Extract to read
- - -

2. RATIFICATIONS. Each Borrower (including ProLogis in its capacities as a Guarantor under the
Parent Guaranty and a Pledgor under the Pledge Agreement executed by ProLogis and each other
Borrower in its capacity as a Pledgor under the Pledge Agreement executed by such Borrower) (a)
ratifies and confirms all provisions of the Loan Documents to which it is a party as amended by
this Amendment and (b) confirms that no guaranty or Lien granted, conveyed, or assigned by such
Borrower to any of the Credit Parties under the Loan Documents is released, reduced, or otherwise
adversely affected by this Amendment and that each such guaranty or Lien continues to guarantee and
secure full payment and performance of the present and future Obligations of Borrowers as set forth
under the Loan Documents.
3. REPRESENTATIONS.

- - -

Data extract
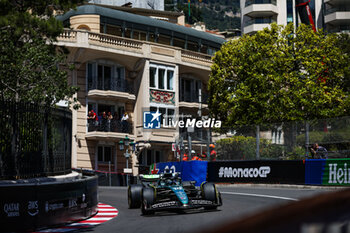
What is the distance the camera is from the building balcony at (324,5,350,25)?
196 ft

- - -

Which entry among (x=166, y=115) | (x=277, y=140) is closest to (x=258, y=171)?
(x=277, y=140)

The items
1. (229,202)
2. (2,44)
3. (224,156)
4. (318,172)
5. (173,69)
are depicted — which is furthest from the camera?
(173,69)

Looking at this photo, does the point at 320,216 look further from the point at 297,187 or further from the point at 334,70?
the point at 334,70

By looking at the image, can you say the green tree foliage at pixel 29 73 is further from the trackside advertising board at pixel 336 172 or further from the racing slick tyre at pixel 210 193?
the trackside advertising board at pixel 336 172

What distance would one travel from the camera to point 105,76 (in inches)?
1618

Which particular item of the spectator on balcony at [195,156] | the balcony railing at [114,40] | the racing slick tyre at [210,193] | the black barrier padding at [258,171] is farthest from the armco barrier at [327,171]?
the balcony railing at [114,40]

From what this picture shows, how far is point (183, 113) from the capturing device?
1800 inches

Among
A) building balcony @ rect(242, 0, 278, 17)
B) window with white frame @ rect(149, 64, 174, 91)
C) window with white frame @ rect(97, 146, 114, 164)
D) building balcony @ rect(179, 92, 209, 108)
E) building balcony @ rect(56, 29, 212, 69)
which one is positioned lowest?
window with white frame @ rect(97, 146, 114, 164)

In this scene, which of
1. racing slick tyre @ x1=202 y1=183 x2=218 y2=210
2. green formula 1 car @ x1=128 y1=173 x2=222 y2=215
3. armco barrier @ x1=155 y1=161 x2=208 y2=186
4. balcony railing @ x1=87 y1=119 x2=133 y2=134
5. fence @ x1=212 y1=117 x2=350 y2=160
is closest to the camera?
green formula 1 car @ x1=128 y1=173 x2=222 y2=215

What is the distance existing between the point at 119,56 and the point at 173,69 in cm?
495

- - -

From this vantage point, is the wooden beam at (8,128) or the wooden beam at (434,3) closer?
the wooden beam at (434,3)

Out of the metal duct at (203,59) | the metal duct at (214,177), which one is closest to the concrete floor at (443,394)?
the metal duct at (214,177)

- - -

Continue the loan amendment text after its last line, "3. REPRESENTATIONS.", by writing the next part of that section.

Answer
Each Borrower represents and warrants to the Credit Parties that as of the date of this
Amendment: (a) this Amendment has been duly authorized, executed, and delivered by such Borrower;
(b) no action of, or filing with, any Governmental Authority is required to authorize, or is
otherwise required in connection with, the execution, delivery, and performance by such Borrower of
this Amendment; (c) the Loan Documents to which such Borrower is a party, as amended by this
Amendment, are valid and binding upon such Borrower and are enforceable against such Borrower in
accordance with their respective terms, except as limited by Debtor Relief Laws and general
principles of equity; (d) the execution, delivery, and performance by such Borrower of this
Amendment do not require the consent of any other Person and do not and will not constitute a
violation of any Law, order of any Governmental Authority, or material agreement to which such
Borrower is a party or by which such Borrower is bound; (e) all representations and warranties of
such Borrower in the Loan Documents to which such Borrower is a party, as amended by this
Amendment, are true and correct in all material respects on and as of the date of this Amendment,
except to the extent that (i) any of them speaks to a different specific date or (ii) the facts on
which any of them was based have been changed by transactions contemplated or permitted by the
Credit Agreement; and (f) both before and after giving effect to this Amendment, no Default exists.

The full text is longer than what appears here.